= TASK MATERIAL =
'''

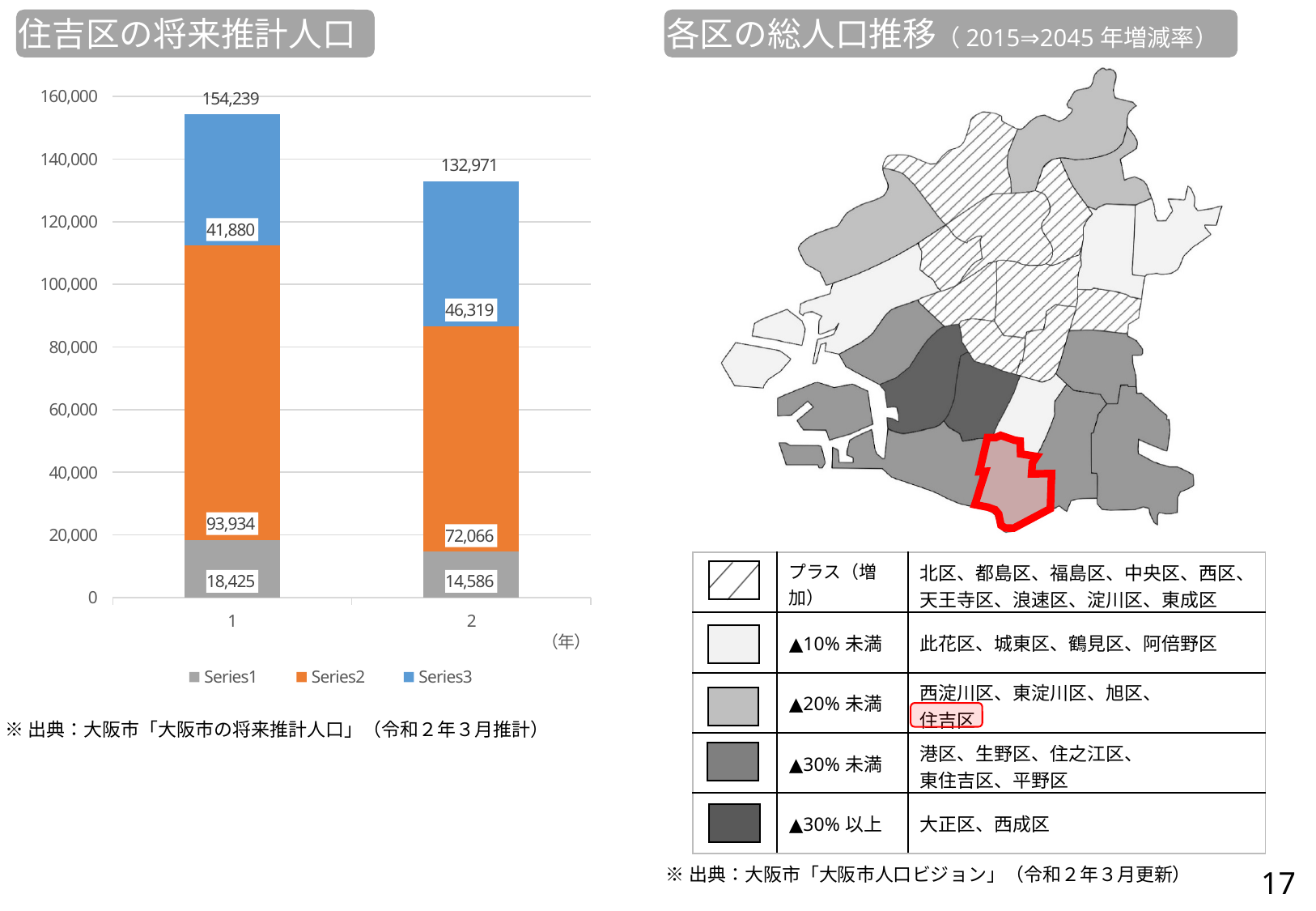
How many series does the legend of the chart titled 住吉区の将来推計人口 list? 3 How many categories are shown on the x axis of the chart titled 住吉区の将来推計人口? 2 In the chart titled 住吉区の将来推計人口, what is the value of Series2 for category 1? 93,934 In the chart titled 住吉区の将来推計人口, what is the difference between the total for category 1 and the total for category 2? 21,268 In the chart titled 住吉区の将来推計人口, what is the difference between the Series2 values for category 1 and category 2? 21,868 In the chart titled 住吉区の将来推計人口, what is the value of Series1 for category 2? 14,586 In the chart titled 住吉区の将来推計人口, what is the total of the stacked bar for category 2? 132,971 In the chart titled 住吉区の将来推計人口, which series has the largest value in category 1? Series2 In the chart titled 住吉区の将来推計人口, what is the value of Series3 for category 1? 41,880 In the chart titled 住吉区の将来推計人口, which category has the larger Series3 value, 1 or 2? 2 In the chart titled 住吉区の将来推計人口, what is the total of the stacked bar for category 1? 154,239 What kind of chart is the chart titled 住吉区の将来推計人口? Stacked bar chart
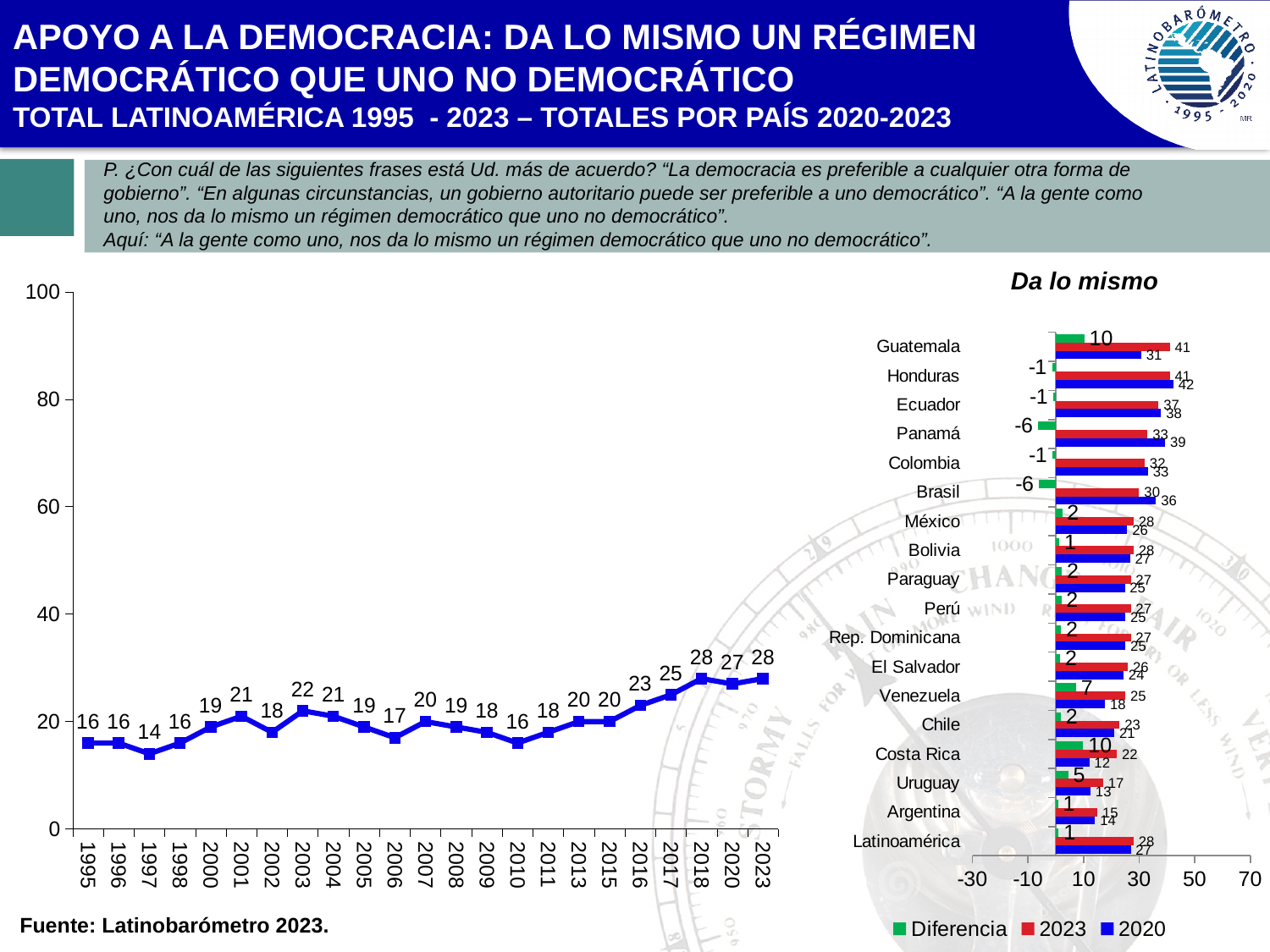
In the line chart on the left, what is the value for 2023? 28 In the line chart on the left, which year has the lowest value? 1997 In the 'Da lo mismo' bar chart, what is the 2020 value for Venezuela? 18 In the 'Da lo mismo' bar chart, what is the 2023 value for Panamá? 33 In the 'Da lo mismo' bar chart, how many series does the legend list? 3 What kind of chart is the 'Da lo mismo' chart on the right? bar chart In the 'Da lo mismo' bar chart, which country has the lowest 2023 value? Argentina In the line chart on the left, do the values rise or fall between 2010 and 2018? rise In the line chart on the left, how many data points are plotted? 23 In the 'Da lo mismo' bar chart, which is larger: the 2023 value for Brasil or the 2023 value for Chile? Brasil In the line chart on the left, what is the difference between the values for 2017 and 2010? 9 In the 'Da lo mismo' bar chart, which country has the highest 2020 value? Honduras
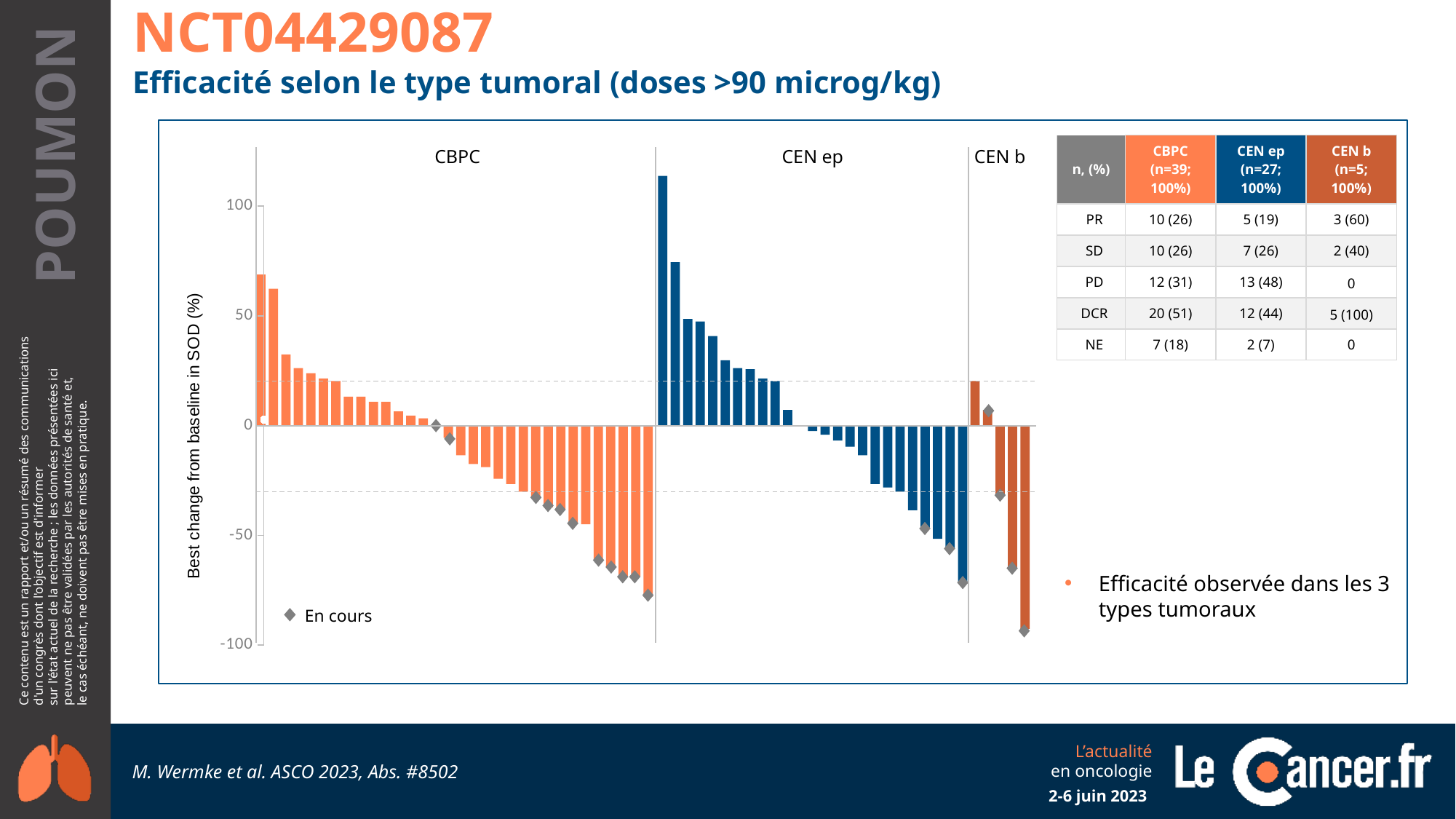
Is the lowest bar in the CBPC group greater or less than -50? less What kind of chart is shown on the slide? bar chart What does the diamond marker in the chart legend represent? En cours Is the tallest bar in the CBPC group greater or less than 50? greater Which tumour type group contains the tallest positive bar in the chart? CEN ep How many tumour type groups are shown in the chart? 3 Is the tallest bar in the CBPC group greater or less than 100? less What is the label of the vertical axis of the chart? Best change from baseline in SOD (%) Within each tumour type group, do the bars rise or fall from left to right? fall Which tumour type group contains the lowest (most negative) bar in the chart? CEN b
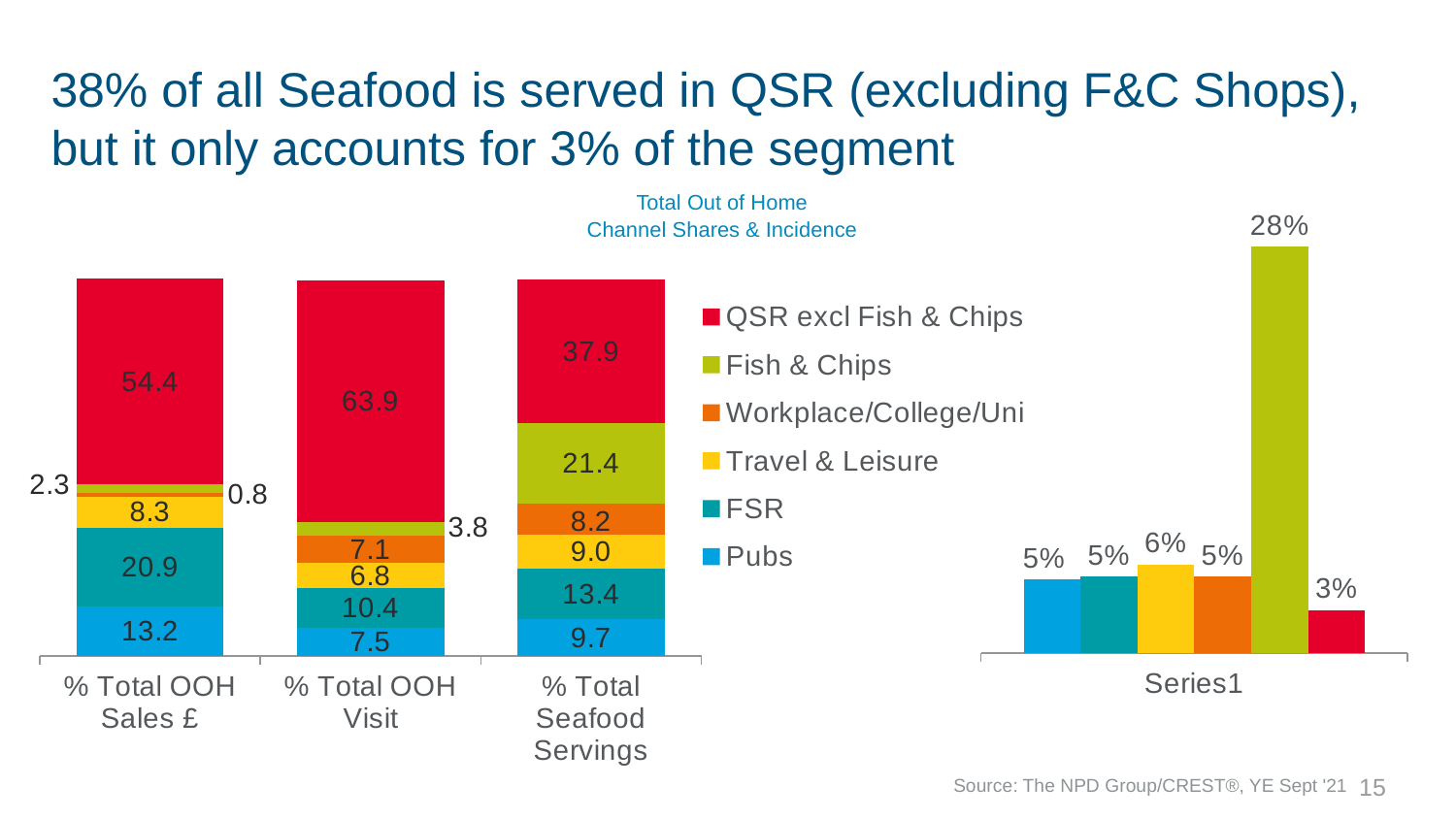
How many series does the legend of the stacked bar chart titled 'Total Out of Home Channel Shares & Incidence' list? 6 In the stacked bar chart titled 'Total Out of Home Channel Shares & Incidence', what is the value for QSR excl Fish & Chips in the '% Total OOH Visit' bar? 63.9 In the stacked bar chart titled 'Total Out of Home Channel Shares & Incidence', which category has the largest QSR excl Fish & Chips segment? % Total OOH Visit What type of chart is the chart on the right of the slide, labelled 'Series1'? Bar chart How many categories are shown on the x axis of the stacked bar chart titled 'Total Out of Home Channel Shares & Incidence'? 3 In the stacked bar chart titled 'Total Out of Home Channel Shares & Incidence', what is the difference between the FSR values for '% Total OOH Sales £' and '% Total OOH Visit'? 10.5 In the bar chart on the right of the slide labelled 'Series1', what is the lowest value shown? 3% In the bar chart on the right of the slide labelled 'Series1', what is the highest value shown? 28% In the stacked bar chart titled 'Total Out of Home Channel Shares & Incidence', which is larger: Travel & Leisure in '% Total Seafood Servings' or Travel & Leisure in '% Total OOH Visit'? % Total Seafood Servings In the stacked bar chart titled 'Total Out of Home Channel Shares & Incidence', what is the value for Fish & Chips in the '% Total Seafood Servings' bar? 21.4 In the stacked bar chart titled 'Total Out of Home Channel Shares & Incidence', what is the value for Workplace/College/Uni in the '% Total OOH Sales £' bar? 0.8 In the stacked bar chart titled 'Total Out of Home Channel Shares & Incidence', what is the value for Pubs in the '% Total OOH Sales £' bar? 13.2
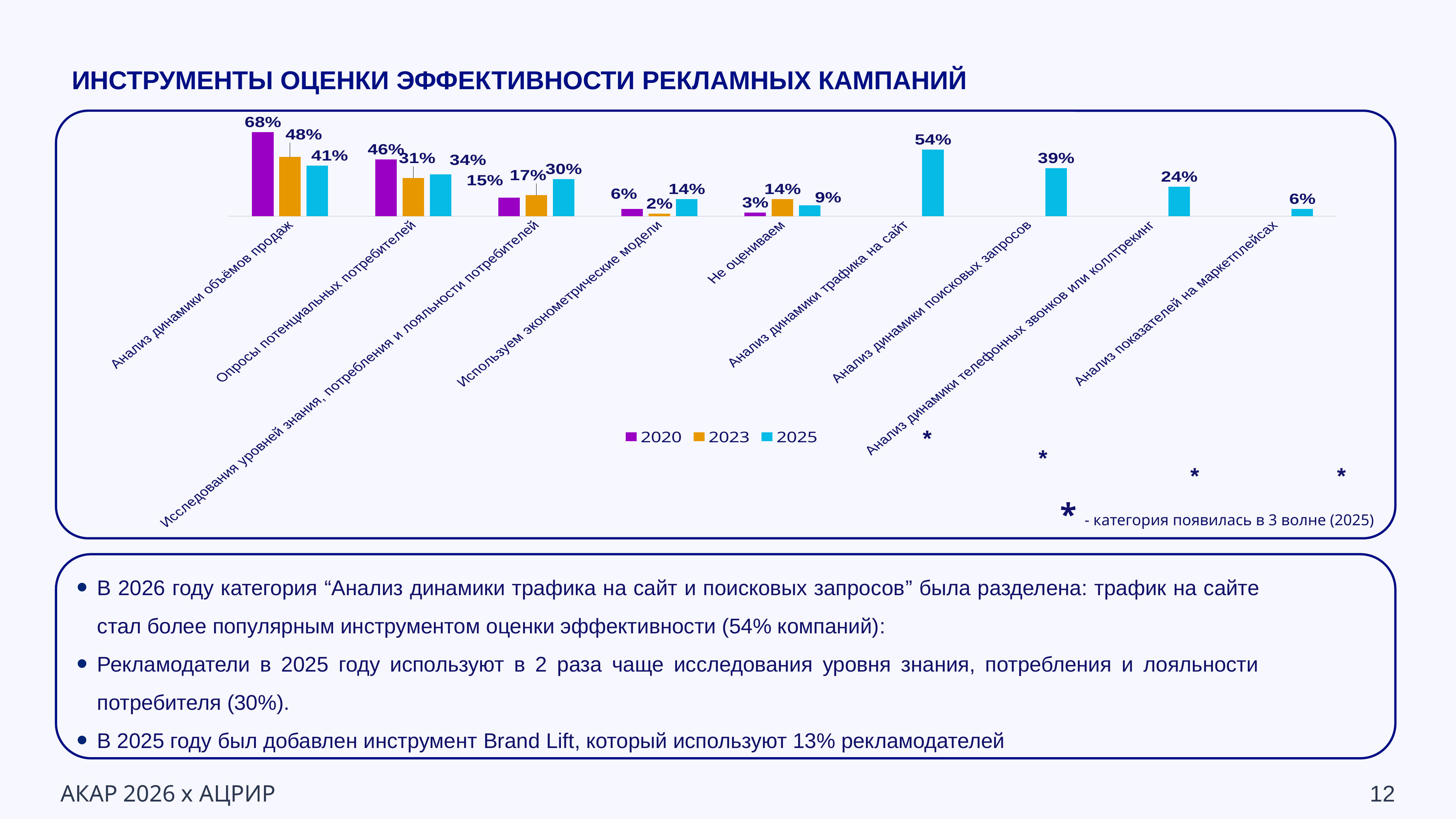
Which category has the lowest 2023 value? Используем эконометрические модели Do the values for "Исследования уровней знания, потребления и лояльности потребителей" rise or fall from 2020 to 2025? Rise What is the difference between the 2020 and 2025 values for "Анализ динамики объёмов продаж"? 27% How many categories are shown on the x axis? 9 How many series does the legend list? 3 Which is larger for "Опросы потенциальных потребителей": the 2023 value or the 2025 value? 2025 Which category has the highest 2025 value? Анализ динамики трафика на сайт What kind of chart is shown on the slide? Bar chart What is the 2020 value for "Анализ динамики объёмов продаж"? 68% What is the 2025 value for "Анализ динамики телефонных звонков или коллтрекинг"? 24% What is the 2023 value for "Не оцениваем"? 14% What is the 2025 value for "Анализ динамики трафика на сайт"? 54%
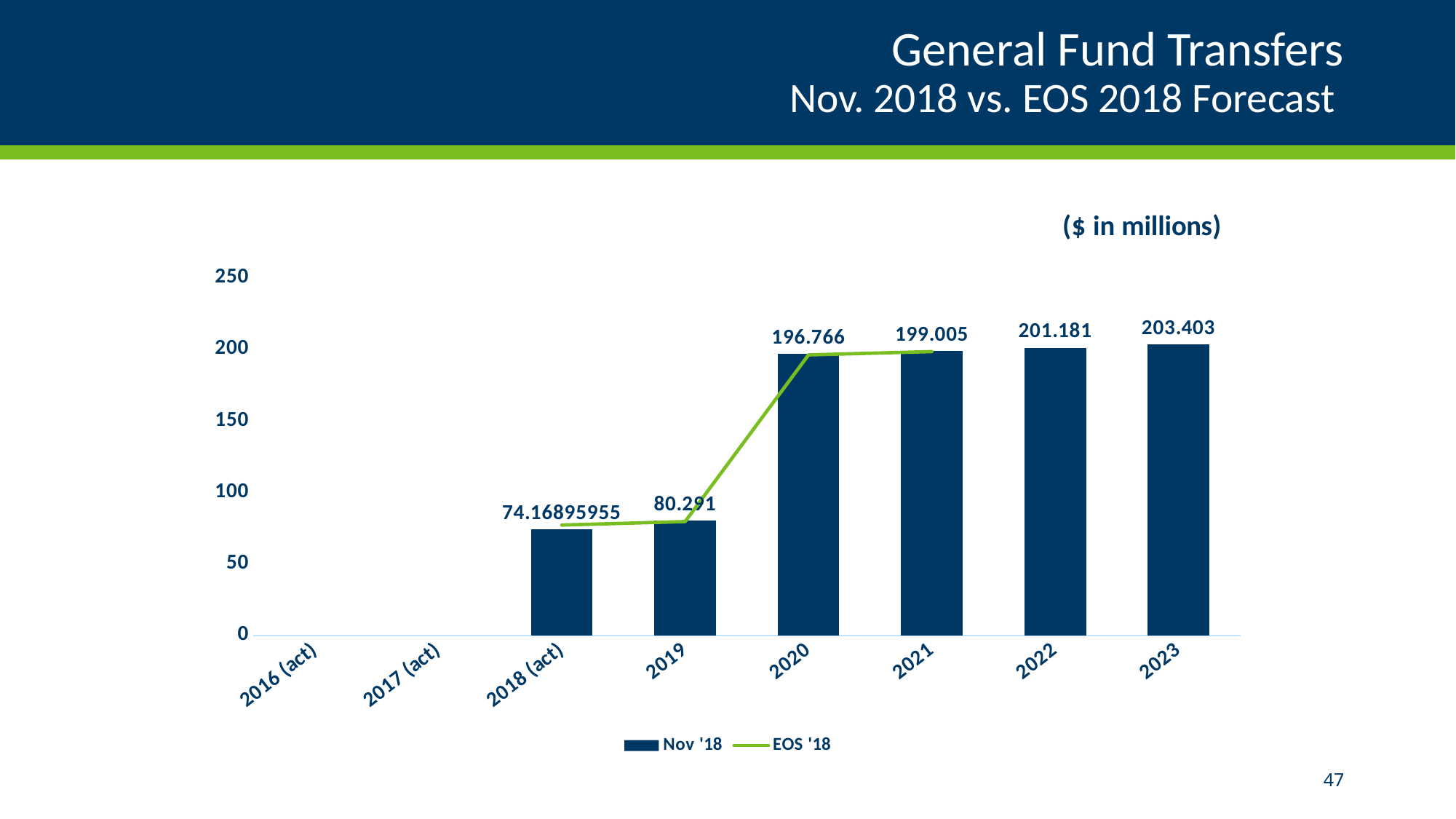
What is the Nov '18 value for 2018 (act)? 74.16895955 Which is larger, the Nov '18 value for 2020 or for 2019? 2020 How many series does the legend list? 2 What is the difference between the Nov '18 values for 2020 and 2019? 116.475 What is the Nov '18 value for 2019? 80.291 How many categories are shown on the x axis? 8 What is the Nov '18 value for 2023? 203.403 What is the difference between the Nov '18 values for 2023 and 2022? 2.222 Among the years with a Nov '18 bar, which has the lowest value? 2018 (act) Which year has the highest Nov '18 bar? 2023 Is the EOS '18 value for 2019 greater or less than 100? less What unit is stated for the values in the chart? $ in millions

'''

Can you convert the rows, from the line with "Which category has the lowest" through the last row, into a Markdown table with the columns Number and Row Text, leaving out the pictures and any blank lines?

= ANSWER BOX =
| Number | Row Text |
|---|---|
| 1 | Which category has the lowest 2023 value? Используем эконометрические модели Do the values for "Исследования уровней знания, потребления и лояльности потребителей" rise or fall from 2020 to 2025? Rise What is the difference between the 2020 and 2025 values for "Анализ динамики объёмов продаж"? 27% How many categories are shown on the x axis? 9 How many series does the legend list? 3 Which is larger for "Опросы потенциальных потребителей": the 2023 value or the 2025 value? 2025 Which category has the highest 2025 value? Анализ динамики трафика на сайт What kind of chart is shown on the slide? Bar chart What is the 2020 value for "Анализ динамики объёмов продаж"? 68% What is the 2025 value for "Анализ динамики телефонных звонков или коллтрекинг"? 24% What is the 2023 value for "Не оцениваем"? 14% What is the 2025 value for "Анализ динамики трафика на сайт"? 54% |
| 2 | What is the Nov '18 value for 2018 (act)? 74.16895955 Which is larger, the Nov '18 value for 2020 or for 2019? 2020 How many series does the legend list? 2 What is the difference between the Nov '18 values for 2020 and 2019? 116.475 What is the Nov '18 value for 2019? 80.291 How many categories are shown on the x axis? 8 What is the Nov '18 value for 2023? 203.403 What is the difference between the Nov '18 values for 2023 and 2022? 2.222 Among the years with a Nov '18 bar, which has the lowest value? 2018 (act) Which year has the highest Nov '18 bar? 2023 Is the EOS '18 value for 2019 greater or less than 100? less What unit is stated for the values in the chart? $ in millions |